Sebelum Kemerdekaan Republik Indonesia :
Wakaf
merupakan suatu lembaga ekonomi Islam yang eksistensinya sudah ada semenjak
awal kedatangan Islam. Wakaf adalah lembaga Islam kedua tertua di Indonesia
setelah (atau bersamaan dengan) perkawinan. Sejak zaman awal telah dikenal
wakaf masjid, wakaf langgar / surau dan wakaf tanah pemakaman di berbagai
wilayah Indonesia. Selanjutnya muncul wakaf tanah untuk pesantren dan madrasah
atau wakaf tanah pertanian untuk membiayai pendidikan Islam dan wakaf-wakaf
lainnya.
Pada
mulanya lembaga wakaf di Indonesia sering dilakukan oleh umat Islam, sebagai
konsekuensi logis banyaknya kerajaan-kerajaan Islam di Indonesia. Sekalipun
lembaga wakaf merupakan salah satu pranata Islam, tetapi seolah-olah sudah
merupakan kesepakatan diantara para ahli hukum bahwa pewakafan merupakan
masalah dalam Hukum Adat Indonesia, sebab diterimanya lembaga berasal dari
suatu kebiasaan dalam pergaulannya.Sejak itu persoalan wakaf telah diatur dalam Hukum
Adat yang sifatnya tidak tertulis dengan mengambil sumber dari Hukum Islam.
Sewaktu
Belanda mulai menjajah Indonesia lebih kurang tiga abad yang lalu, maka wakaf
sebagai lembaga keuangan Islam telah tersebar di berbagai persada nusantara
Indonesia. Dengan berdirinya Priesterrad (Rad Agama / Peradilan Agama)

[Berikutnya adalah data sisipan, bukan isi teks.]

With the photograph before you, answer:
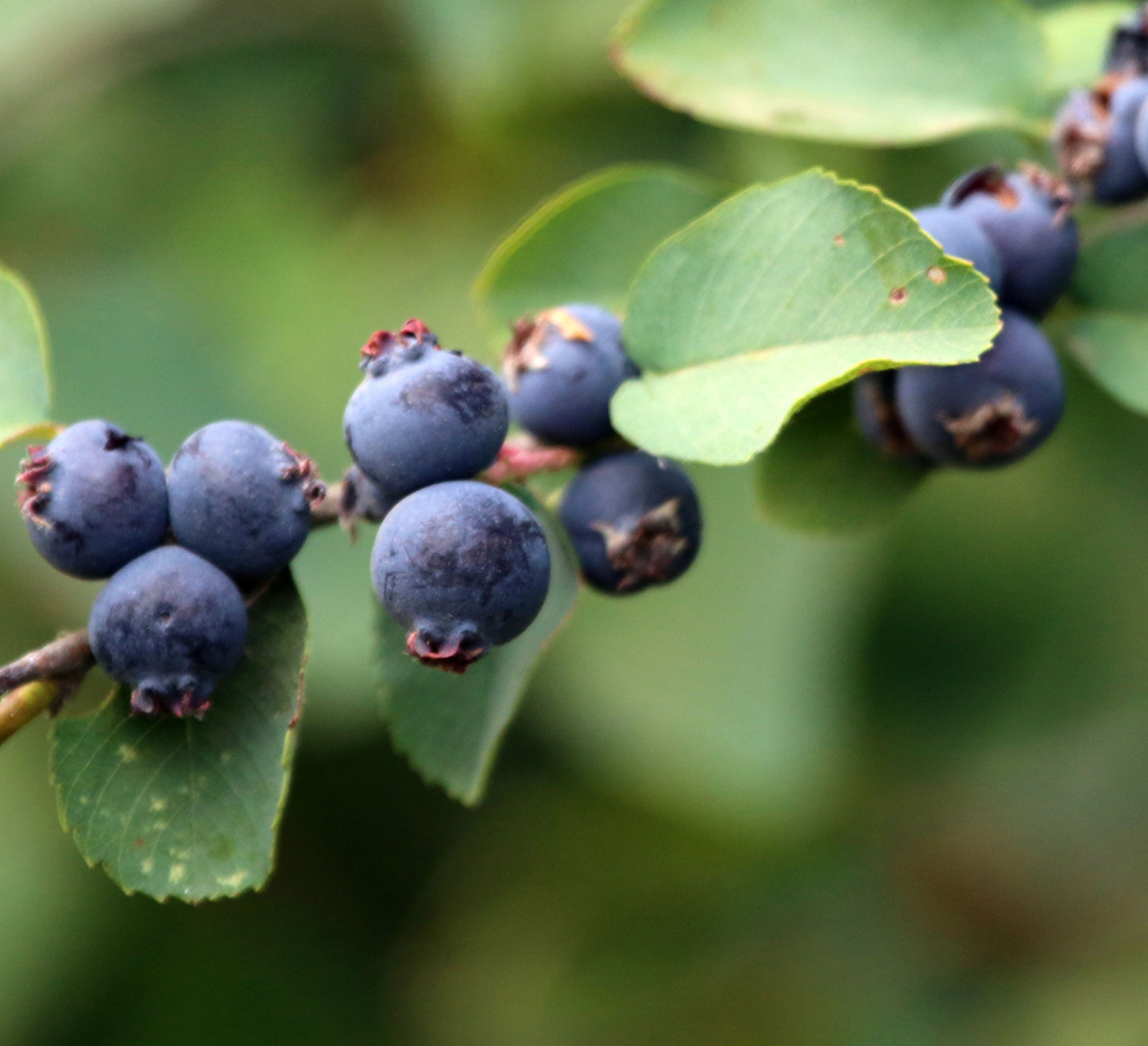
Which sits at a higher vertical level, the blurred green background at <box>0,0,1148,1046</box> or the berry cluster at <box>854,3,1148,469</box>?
the berry cluster at <box>854,3,1148,469</box>

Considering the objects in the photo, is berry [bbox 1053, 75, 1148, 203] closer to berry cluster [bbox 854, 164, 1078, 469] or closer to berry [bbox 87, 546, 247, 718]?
berry cluster [bbox 854, 164, 1078, 469]

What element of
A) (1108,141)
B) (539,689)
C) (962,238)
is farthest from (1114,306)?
(539,689)

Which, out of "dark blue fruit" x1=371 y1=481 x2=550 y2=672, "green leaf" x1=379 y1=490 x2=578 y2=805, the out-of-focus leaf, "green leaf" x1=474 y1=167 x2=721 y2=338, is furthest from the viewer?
the out-of-focus leaf

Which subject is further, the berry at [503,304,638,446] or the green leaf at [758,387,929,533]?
the green leaf at [758,387,929,533]

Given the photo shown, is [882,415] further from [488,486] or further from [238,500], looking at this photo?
[238,500]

berdasarkan Staatsblad Nomor 152 pada tahun 1882, maka dalam praktek yang
berlaku, masalah wakaf menjadi salah satu wewenangnya, di samping masalah
perkawinan, waris, hibah, shadaqah dan hal-hal lain yang dipandang berhubungan
erat dengan agama Islam.Pengakuan Belanda ini berdasarkan kenyataan bahwa
penyelesaian sengketa mengenai masalah wakaf dan lain-lain yang berhubungan
dengan hukum Islam diajukan oleh masyarakat ke Mahkamah Syar’iyyah atau
Peradilan Agama lokal dengan berbagai nama di berbagai daerah di Indonesia.
Pada
masa ini (baca juga penjajah), telah dikeluarkan berbagai peraturan yang
mengatur tentang wakaf, antara lain :
a. SE Sekretaris Govememen pertama tanggal 31 Januari
1905 Nomor 435 sebagaimana termuat dalam Bijblad 1905 Nomor 6196 tentang Toezicht
op den bouw van Mohammaedaansche bedehuizen.
b. SE Sekretaris Govememen tanggal 4
Juni 1931 Nomor 1361 yang termuat dalam Bijblad 1931 Nomor 125/3 tentang Toezicht
van de Regeering op Mohammaedaansche, Vridagdiensten en wakaf.
c. SE Sekretaris Govememen pertama tanggal
24 Desember 1934 Nomor 3088/A sebagaimana termuat dalam Bijblad tahun 1934
Nomor 13390 tentang Toezicht van de Regeering op mohammaedaansehe bedehuize,
Vrijdag diensten en wakafs.
2.
Pasca Kemerdekaan Republik Indonesia :
Peraturan-peraturan
tentang perwakafan yang dikeluarkan pada masa penjajah Belanda, sejak
Proklamasi Kemerdekaan RI tanggal 17 Agusus 1945 masih tetap berlaku
berdasarkan bunyi pasal II Aturan Peralihan UUD 1945. Maka untuk
menyesuaikan dengan Negara Republik Indonesia dikeluarkan petunjuk Menteri
Agama RI tanggal 22 Desember 1953 tentang Petunjuk-petunjuk mengenai wakaf,
menjadi wewenang Bagian D (Ibadaha Sosial), Jawatan Urusan Agama, dan pada
tanggal 8 Oktober 1956 telah dikeluarkan SE Nomor 5/D/1959 tentang Prosedur
Perwakafan Tanah.
Dalam
rangka penertiban dan pembaharuan sistem Hukum Agraria, masalah wakaf mendapat
perhatian yang lebih dari pemerintah nasional, antara lain melalui Departemen
Agama RI. Selama lebih tiga puluh tahun sejak tahun 1960, telah dikeluarkan
berbagai Undang-undang, Peraturana Pemerintah, Peraturan Menteri, Insturksi
Menetri / Gebernur dan lain-lain yang berhubungan karena satu dan lain hal
dengan masalah wakaf.
Dalam
pasal 5 Undang-undang Nomor 5 Tahun 1960, yang pada intinya menyatakan benda
wakaf adalah hukum agama yang diakui oleh hukum adat di Indonesia, di samping
kenyataan bahwa hukum adat (al-‘uruf) adalah salah satu sumber
komplementer hukum Islam. Sehingga dalam pasal 29 ayat (1) UU yang sama
dinyatakan secara jelas tentang hak-hak tanah untuk kepelruan suci dan sosial.
Wakaf adalah salah satu lembaga keagaaan dan sosial yang diakui dan dilingdungi
oleh UU ini
.
Itu saja yang pernah saya ketahui , Tolong Cantumkan sumber jika meng-Copas Terima Kasih.